January 25th, 2010 by Collin Canright | No Comments | Filed in Business, Technology

Social media marketing takes the next step in 2010, from the next new thing to a powertool in the integrated marketer’s toolbox, for both business-to-business and consumer marketing, as reported last week in major marketing and technology media articles and blog posts.

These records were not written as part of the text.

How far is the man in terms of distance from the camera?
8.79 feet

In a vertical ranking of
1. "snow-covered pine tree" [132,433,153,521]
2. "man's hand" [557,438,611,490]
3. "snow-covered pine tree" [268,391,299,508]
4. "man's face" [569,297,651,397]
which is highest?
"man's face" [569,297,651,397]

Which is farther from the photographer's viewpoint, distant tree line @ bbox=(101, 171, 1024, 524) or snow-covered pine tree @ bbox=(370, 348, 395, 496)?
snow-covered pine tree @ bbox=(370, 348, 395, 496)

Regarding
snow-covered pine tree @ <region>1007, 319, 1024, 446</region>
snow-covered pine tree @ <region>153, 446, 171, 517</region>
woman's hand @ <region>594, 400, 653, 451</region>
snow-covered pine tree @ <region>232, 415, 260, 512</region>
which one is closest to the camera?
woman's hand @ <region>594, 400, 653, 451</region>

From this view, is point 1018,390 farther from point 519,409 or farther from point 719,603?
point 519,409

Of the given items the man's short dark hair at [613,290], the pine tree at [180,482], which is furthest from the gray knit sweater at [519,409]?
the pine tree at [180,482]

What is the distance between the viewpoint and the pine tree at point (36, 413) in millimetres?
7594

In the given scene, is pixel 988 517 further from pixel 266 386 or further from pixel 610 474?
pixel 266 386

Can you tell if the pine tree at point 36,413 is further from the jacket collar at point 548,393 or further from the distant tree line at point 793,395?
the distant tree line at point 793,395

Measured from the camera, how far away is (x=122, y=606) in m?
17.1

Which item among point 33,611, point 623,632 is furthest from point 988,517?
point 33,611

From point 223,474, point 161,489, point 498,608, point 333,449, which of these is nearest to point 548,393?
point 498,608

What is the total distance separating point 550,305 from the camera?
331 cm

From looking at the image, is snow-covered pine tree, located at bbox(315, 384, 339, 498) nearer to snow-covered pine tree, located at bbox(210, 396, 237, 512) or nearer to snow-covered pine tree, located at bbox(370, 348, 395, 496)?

Optimism, accountability, social media top trends

BtoB Magazine reports “cautious optimism,” especially over ad budget increases, and the “integration of social media as a marketing tool” as top trends in 2010.

Study Finds Marketers Embracing Social Media Marketing In A Big Way

TechCrunch reports on an Alterian study showing that “66 percent of respondents will be investing in social media marketing (SMM) in 2010.”

2010: Marketers Get Serious About Social Media

Forbes columnist Jeremiah Owyang opines that “senior marketers must have a plan for social marketing” as consumer adoption grows and CMOs get organized around social media–“get over the cool factor” and relate to customers.

The New Social Gurus

Adweek reports that “big brands are on the hunt for help in figuring out their approaches to connecting with consumers on Facebook, providing service on Twitter and instituting internal social media guidelines.” Are the new experts up to the task?

Spending on custom content expected to increase this year

BtoB Magazine reports on an Junta42 study showing that spending on “custom content,” the lifeblood of social media marketing, is set to increase in 2010, with marketers surveyed planning to allocate some 33% of their overall budget to custom content.